Front Pharmacol ; 11: 887, 2020.
Article in English | MEDLINE | ID: mdl-32625090

ABSTRACT

OBJECTIVE: The study aimed to conduct clinical and economic evaluation of salvianolate injection for patients with coronary heart disease (CHD) in comparison to Danhong injection and alprostadil injection. METHOD: This was a retrospective study using National Health Insurance Data about inpatients diagnosed with CHD in China in 2015 who met the inclusion criteria. The recruited patients were divided into two samples: surgery and non-surgery.

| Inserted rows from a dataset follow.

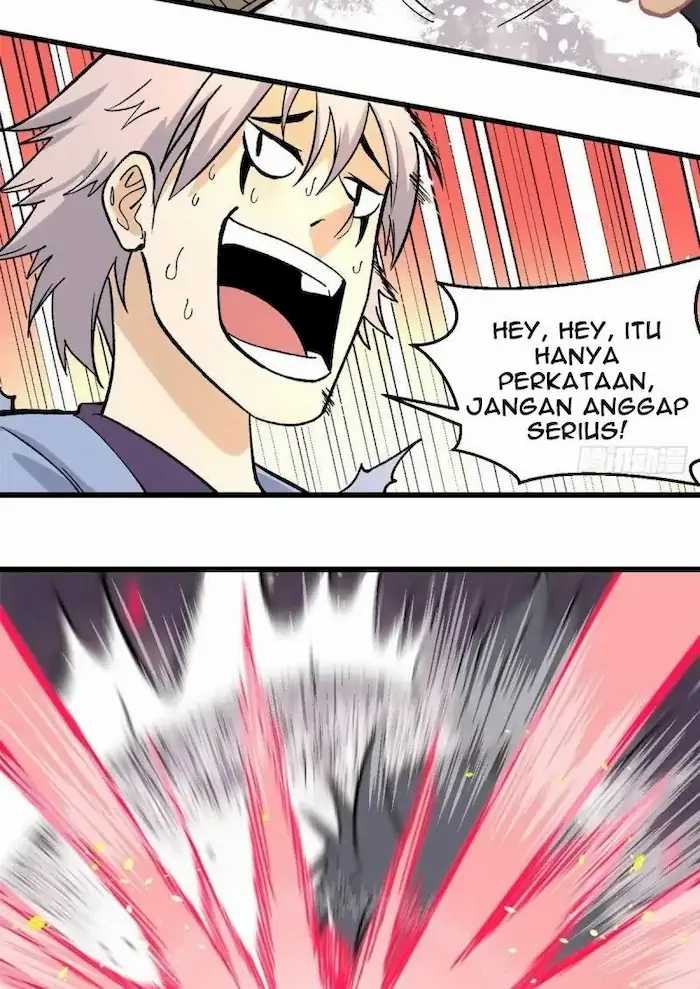 All Hail the Sect Leader Chapter 69 - Halaman 27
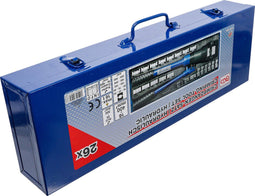 BGS Krimptangenset - Hydraulisch - 16 - 400 mm² - 12 sets perskaken (1 set)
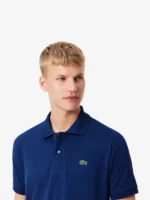 LACOSTE polo dal taglio classico l.12.12 original uomo blu - Image 2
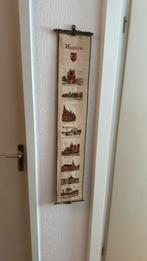 Schellekoord, borduurwerk, handmade, haarlem, Ophalen of Verzenden, Zo goed als nieuw, Patroon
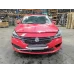 HOLDEN ASTRA STEERING WHEEL VINYL, BK, 09/16- 2017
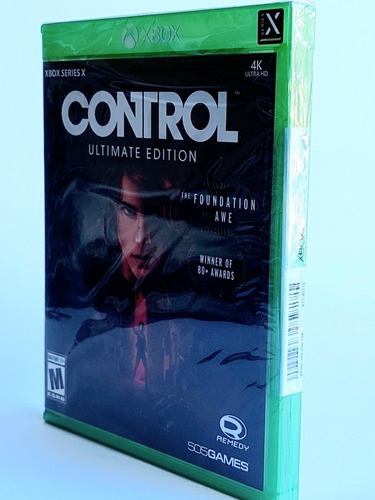 Imagen 2 de 3 de Xbox Control Ultimate Edition Xbox Nuevo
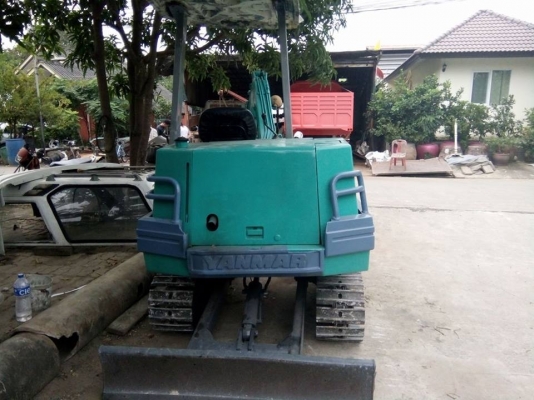 ขายรถแบคโฮ ยันม่า  B27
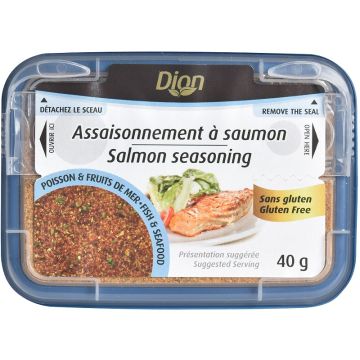 Salmon seasoning (Gluten free)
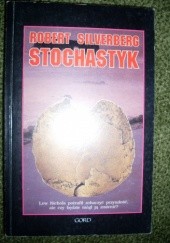 Okładka książki Stochastyk Robert Silverberg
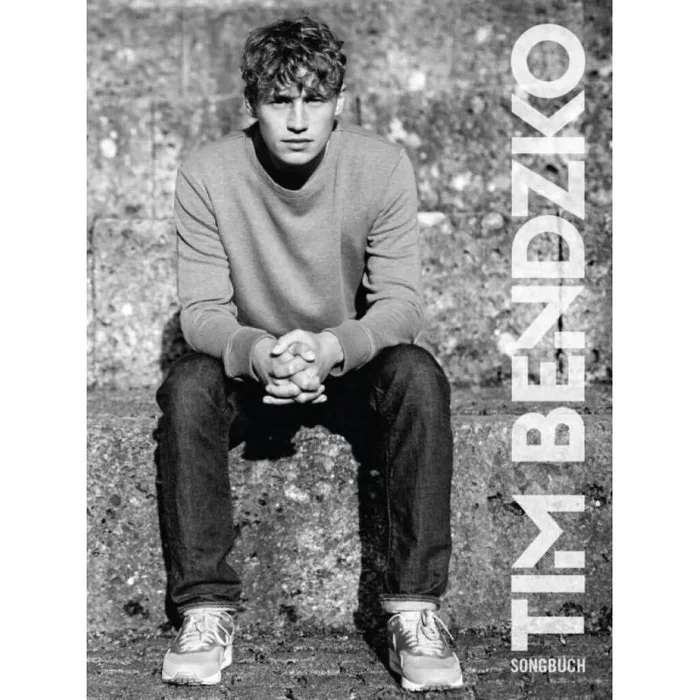 Tim Bendzko Songbook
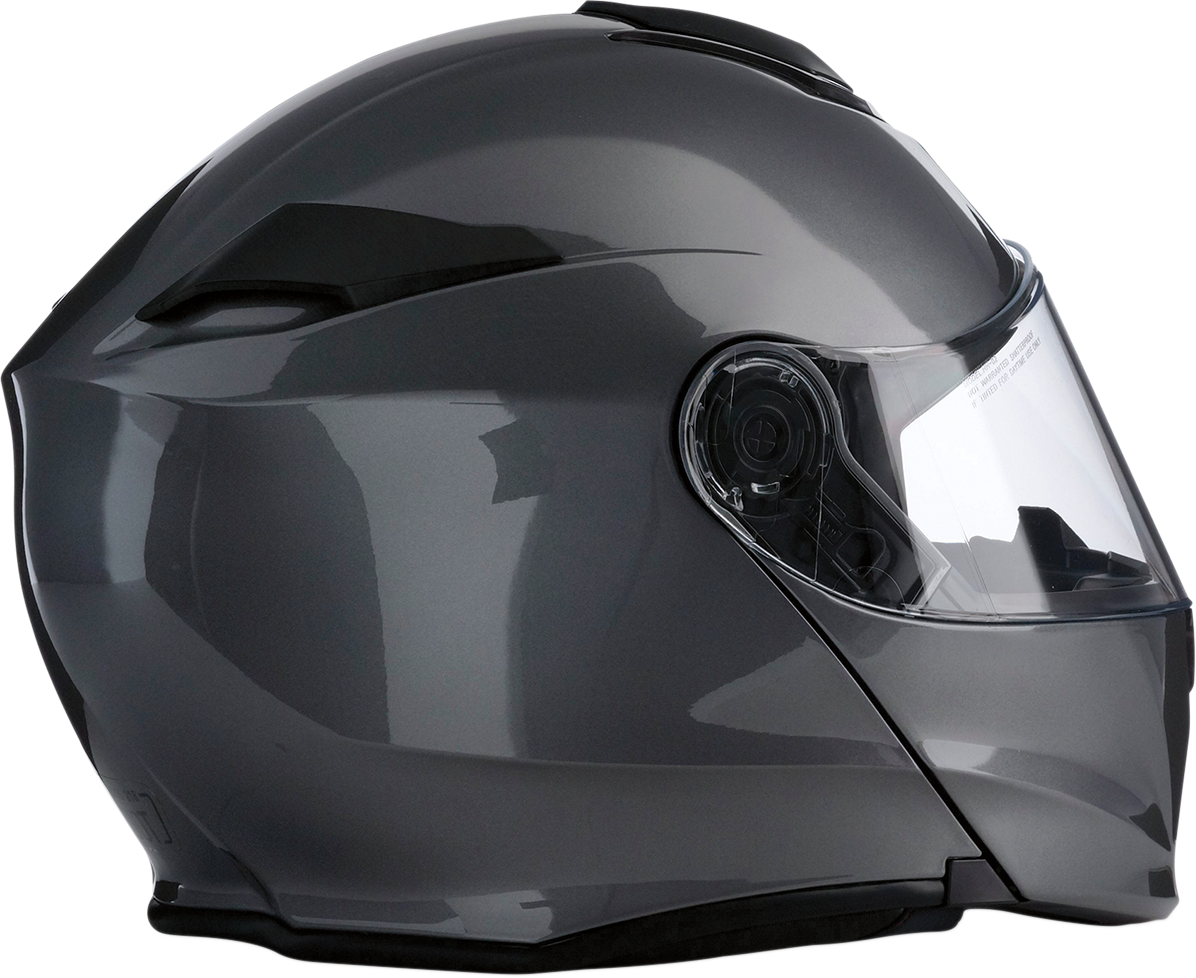 Z1R Solaris Modular Helmet - Dark Silver - 4XL 0100-2166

The exposed group received salvianolate injection, while the control group received either alprostadil injection or Danhong injection. The medical cost per hospitalization, hospitalization duration, and the rehospitalization rates were used as outcome indicators. Heterogeneity was processed according to disease stratification. Propensity score matching and multivariate analysis were used for statistical analysis to control potential confounding factors. RESULTS: The hospitalization duration of salvianolate injection group was significantly (P < 0.05) shorter than that of Danhong injection group in the non-surgery sample. The hospitalization duration of salvianolate injection group was significantly (P < 0.05) shorter than those of alprostadil injection group in both surgery and non-surgery samples. In the non-surgery sample, the medical cost per hospitalization of salvianolate injection group was significantly (P < 0.05) lower than that of alprostadil injection group. However, there were no statistical differences of rehospitalization rates in salvianolate injection group versus alprostadil injection group or salvianolate injection group versus Danhong injection group in both surgery and non-surgery samples. CONCLUSION: Salvianolate injection showed advantages in reducing hospitalization duration for inpatients with CHD when comparing with alprostadil injection and Danhong injection. The results of this real-world study can help to inform clinical practice for CHD patients.